As I’ve been reading through Metaxas’ Bonhoeffer, I’ve been increasingly intrigued by the “mob mentality” that seemed to be sweeping through Germany shortly after Hitler was made Führer (a German concept for supreme leader). Hitler’s ambition was to eventually rid Germany of religion (i.e., Christianity), but some of his underlings formulated a plan to go from removing the church to replacing the church. How could the Nazi’s keep the “unity” of the people and yet increase the Nazi’s power over that people? Simple: restructure the church away from biblical Christianity and have it focus on Nazi principles.

Therefore, Alfred Rosenberg, the notorious Nazi war criminal who was later hanged at Nuremberg, came up with a 30 point program for the National Reich Church.

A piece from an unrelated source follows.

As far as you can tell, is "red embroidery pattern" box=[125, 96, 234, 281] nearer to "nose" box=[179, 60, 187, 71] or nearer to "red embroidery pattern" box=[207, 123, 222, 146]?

Before we lay out the five that Metaxas lists in his biography, we need to understand more on Rosenberg.

Rosenberg was a pagan. Not a pagan in the sense of simply being an unbeliever. No, Rosenberg was a pagan in the sense of Nordic religion and polytheism. He was seeking to introduce these pagan views into the official church of the Third Reich. In order to do so, he put together his 30 point program, which included the following:

13. The National Reich Church demands immediate cessation of the publishing and dissemination of the Bible in Germany…

14. The National Reich Church has to take severe measures in order to prevent the Bible and other christian publications being imported into Germany.\

18. The National Reich Church will clear away from its altars all crucifixes, Bibles and pictures of Saints.

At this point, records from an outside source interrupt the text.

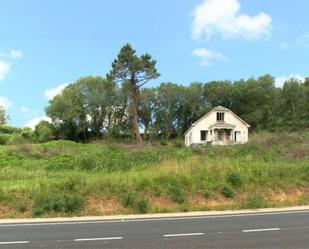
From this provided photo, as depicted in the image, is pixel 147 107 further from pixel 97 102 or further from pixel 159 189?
pixel 159 189

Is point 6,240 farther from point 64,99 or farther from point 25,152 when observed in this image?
point 64,99

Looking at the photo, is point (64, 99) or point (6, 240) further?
point (64, 99)

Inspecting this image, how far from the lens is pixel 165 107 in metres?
83.9

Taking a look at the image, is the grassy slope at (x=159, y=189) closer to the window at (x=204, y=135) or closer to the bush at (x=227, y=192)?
the bush at (x=227, y=192)

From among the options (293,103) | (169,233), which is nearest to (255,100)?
(293,103)

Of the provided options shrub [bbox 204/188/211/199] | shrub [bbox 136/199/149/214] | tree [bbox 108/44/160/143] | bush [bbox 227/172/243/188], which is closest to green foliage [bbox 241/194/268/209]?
shrub [bbox 204/188/211/199]

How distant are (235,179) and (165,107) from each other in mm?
65162

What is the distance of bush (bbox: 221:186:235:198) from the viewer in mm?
17898

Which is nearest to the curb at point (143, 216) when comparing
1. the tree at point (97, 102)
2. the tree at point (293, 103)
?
the tree at point (97, 102)

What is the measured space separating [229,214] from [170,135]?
68.7 meters

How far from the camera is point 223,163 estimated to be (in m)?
21.5

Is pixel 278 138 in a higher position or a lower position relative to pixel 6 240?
higher

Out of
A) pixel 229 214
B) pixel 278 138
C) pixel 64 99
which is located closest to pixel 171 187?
pixel 229 214

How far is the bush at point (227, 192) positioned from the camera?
1790cm
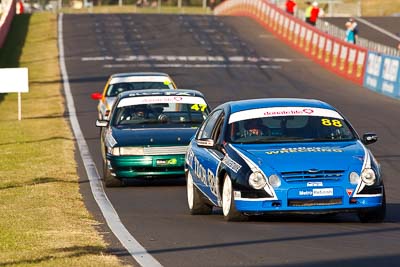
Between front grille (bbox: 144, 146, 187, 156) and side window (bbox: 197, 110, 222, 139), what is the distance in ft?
9.94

19. On the altars there must be nothing but “Mein Kampf”, which is to the German nation and therefore to God the most sacred book, and to the left of the altar a sword.

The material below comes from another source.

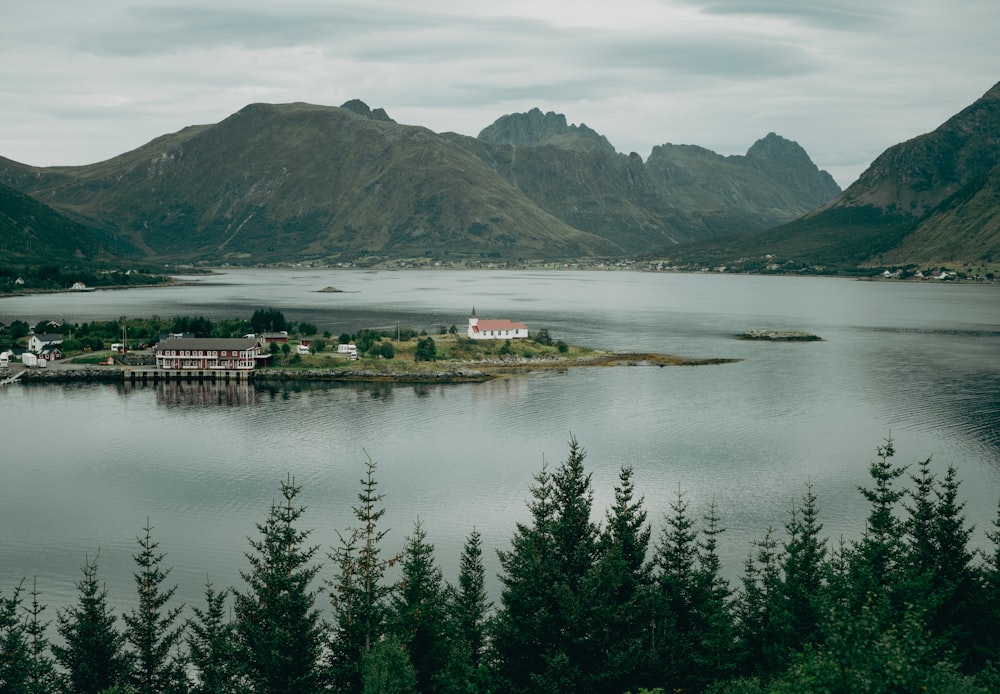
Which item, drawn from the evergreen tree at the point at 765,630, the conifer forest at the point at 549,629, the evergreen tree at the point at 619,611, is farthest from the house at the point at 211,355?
the evergreen tree at the point at 765,630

30. On the day of its foundation, the Christian cross must be removed from all churches, cathedrals and chapels within the Reich and its colonies and it must be superseded by the only unconquerable symbol of Germany the “Hakenkreuz” (swastika).

So the Nazi “church” would remove the Bible and the cross, thus removing the two items that ensure that an organization is the Church. Thus, Bonhoeffer would eventually take part in standing against this concept of “church.”